Mr. Walz ignored shouted questions from reporters about news articles that surfaced Wednesday over his own distant Republican relatives pledging to vote for Mr. Trump. But at his rally in Erie, he seemed to nod at those reports as he tied Mr. Trump to a set of conservative policies he described as harmful to democracy, women, workers and the middle class.

“So you tell your relatives because, look, we all got them — we know we got to keep talking to them — he said what he would do,” Mr. Walz said of Mr.

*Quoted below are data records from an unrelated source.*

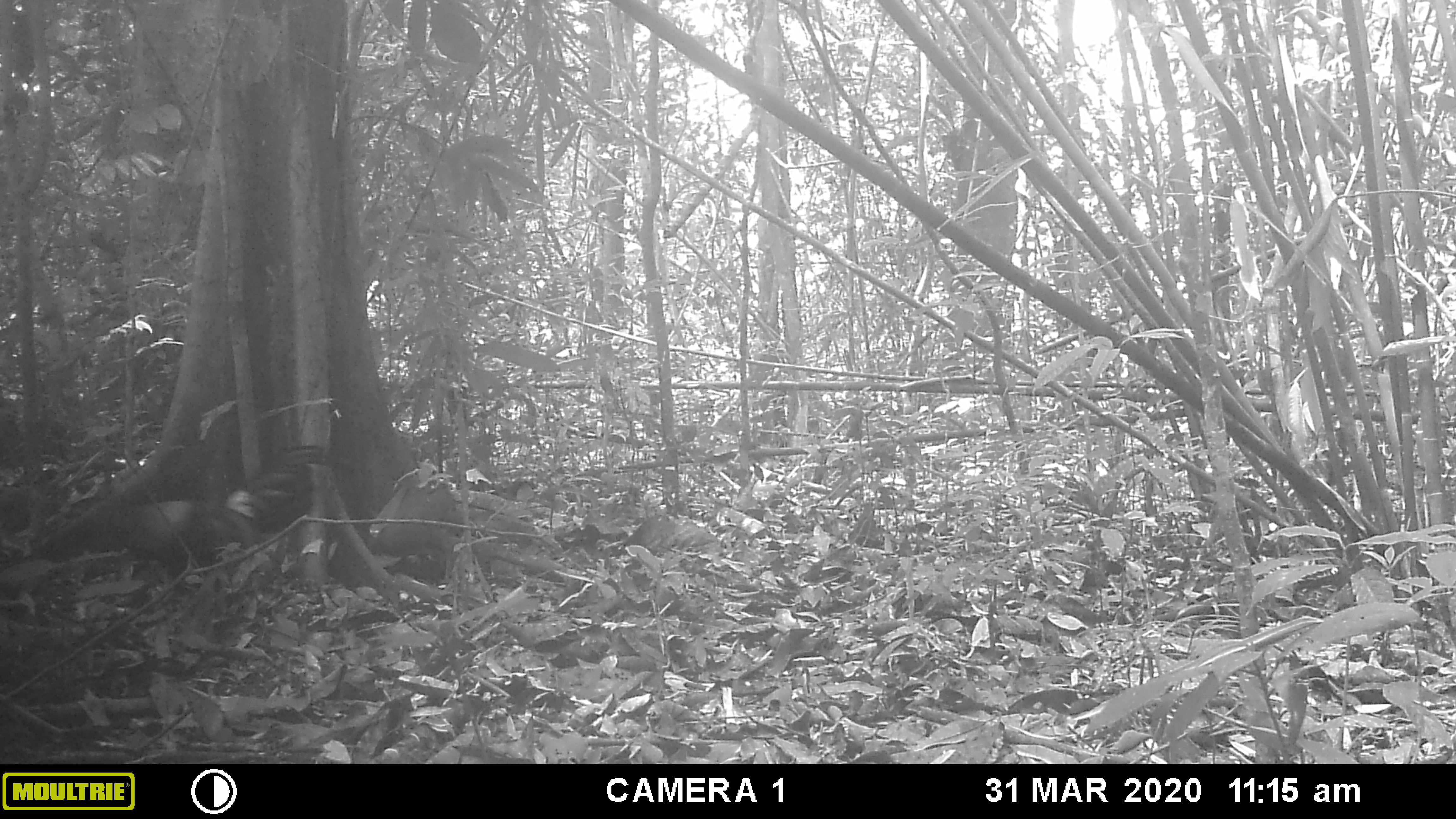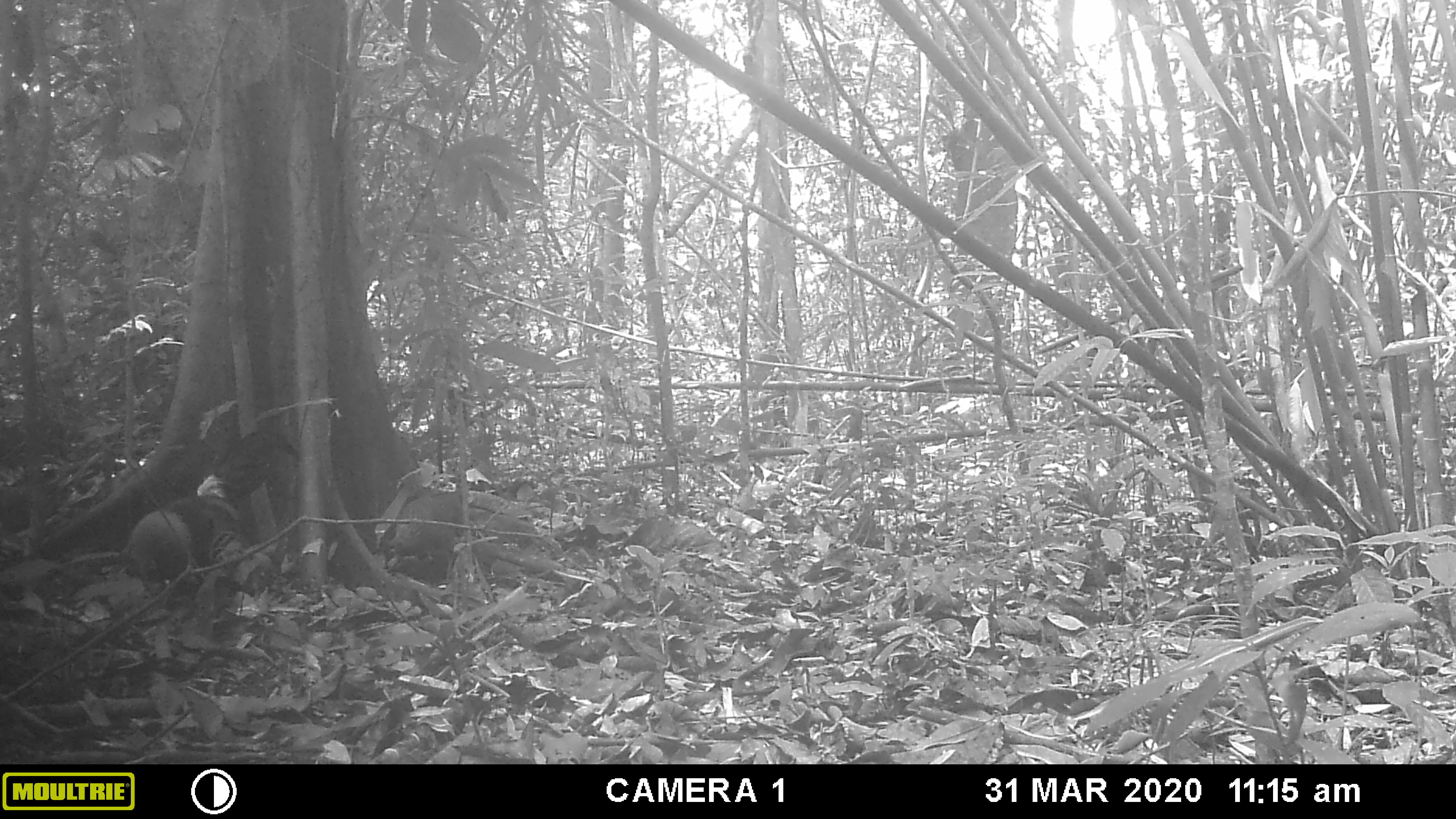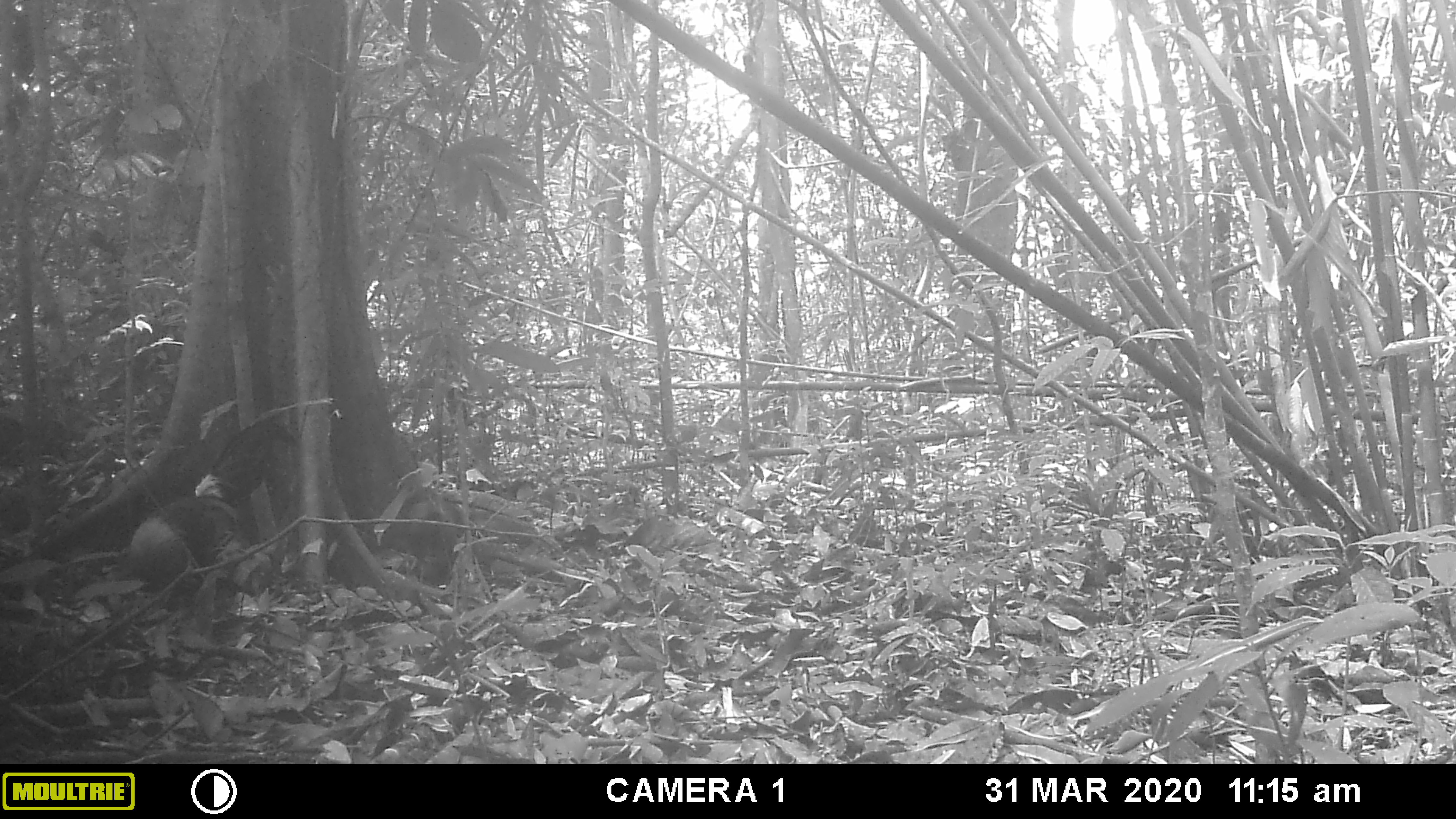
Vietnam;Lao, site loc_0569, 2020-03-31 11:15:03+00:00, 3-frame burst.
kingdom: Animalia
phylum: Chordata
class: Aves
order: Galliformes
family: Phasianidae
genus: Gallus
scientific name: Gallus gallus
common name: red junglefowl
Red junglefowl (Gallus gallus). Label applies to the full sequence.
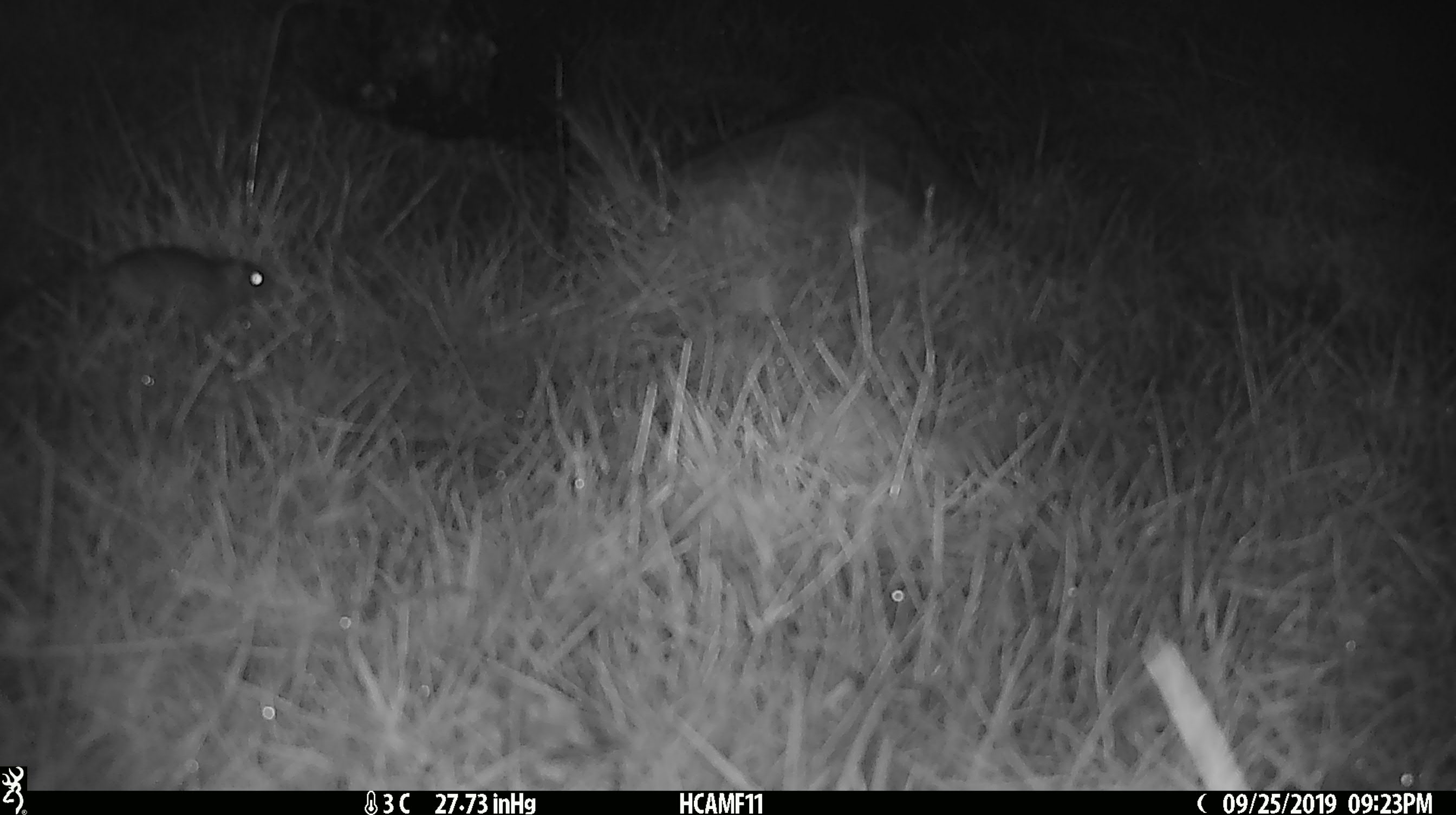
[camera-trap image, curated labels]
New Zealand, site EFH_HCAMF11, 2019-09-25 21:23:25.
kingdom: Animalia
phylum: Chordata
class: Mammalia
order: Rodentia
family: Muridae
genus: Mus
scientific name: Mus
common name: mouse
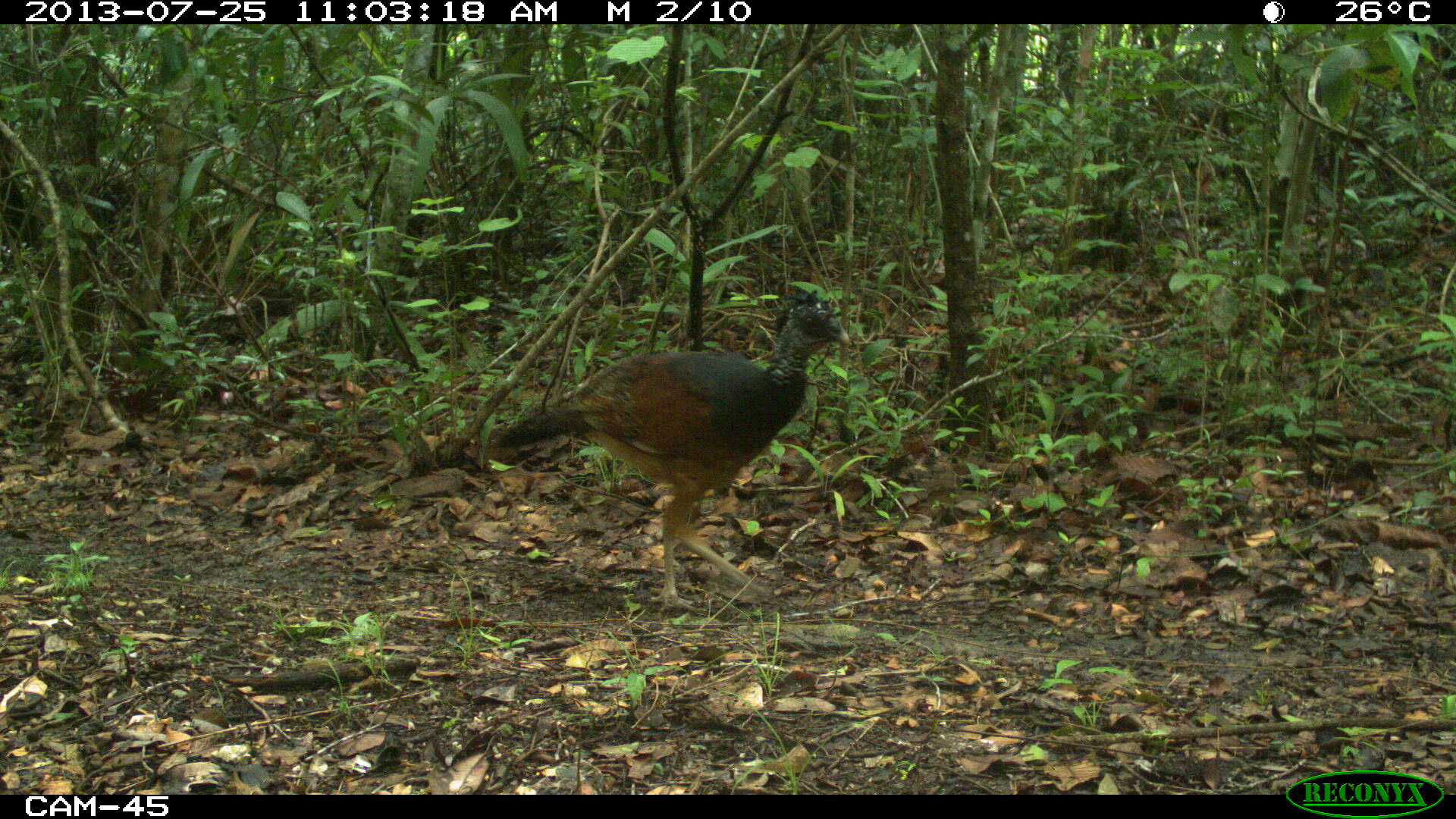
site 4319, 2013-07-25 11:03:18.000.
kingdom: Animalia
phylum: Chordata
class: Aves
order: Galliformes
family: Cracidae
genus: Crax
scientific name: Crax rubra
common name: great curassow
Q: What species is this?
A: Crax rubra (great curassow).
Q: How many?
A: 4.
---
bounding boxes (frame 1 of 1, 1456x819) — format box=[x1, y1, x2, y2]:
crax rubra: box=[497, 289, 853, 616]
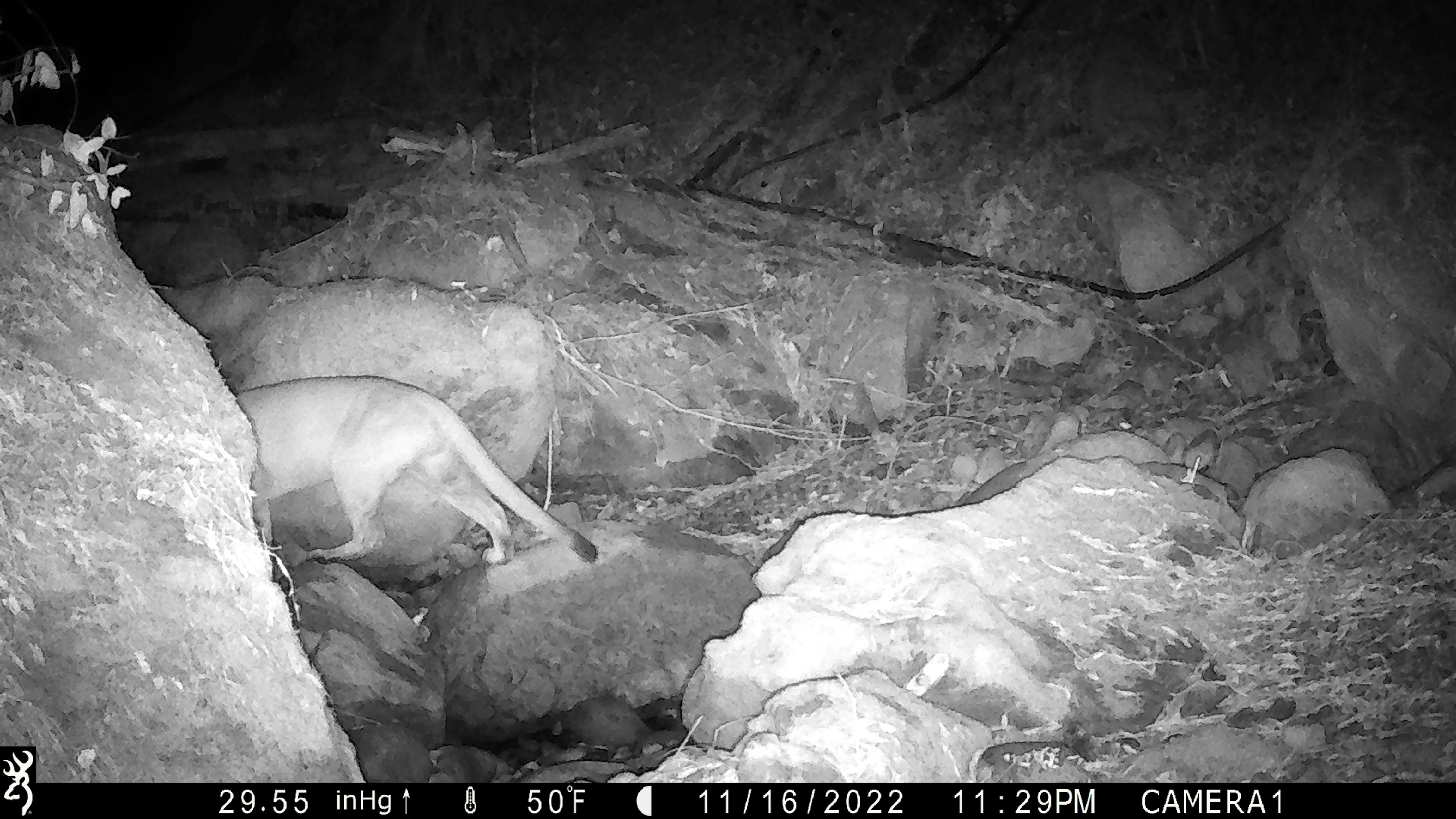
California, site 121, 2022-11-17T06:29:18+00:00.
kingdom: Animalia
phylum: Chordata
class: Mammalia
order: Carnivora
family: Felidae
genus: Puma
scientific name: Puma concolor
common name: puma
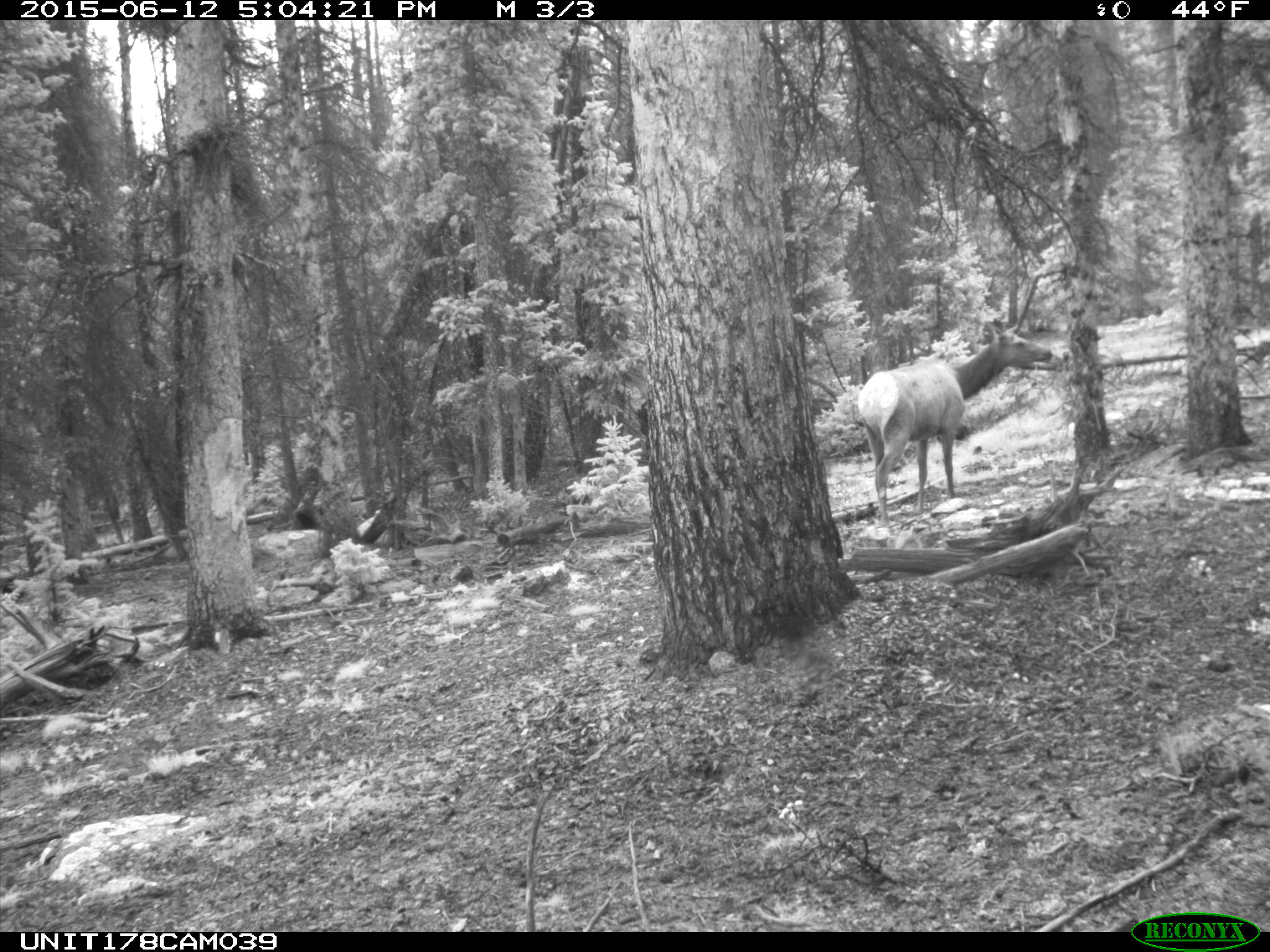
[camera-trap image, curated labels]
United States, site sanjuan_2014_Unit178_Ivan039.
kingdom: Animalia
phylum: Chordata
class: Mammalia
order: Artiodactyla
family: Cervidae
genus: Cervus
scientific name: Cervus elaphus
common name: red deer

Trump. “And I believe him.”

Epstein claims to care about voters’ opinion on the economy, but he’s so wrapped up in making himself the story that he ignored Harris’ effort — an effort that seems to be having some effect — moving voters’ opinion about the economy.

Harris is telling the story that Epstein refuses to.

That is, she’s doing her job.

This really does seem to be the problem with the NYT this year — and by no means just with Epstein. NYT wants the story to validate the horserace as horserace, it wants to validate a self-imagined measure of their own savviness, rather than focus on the voters’ needs and preferences. Epstein quite literally complained that Harris used her opportunity to do something about her (shrinking) deficit in polling on the economy, rather than indulging his needs by emphasizing it.

As Harris says, her mother taught her never to let others tell her who she is, but to show people who she is.

Reid Epstein, whom the NYT pays to cover Harris’ campaign full time, apparently missed that bit.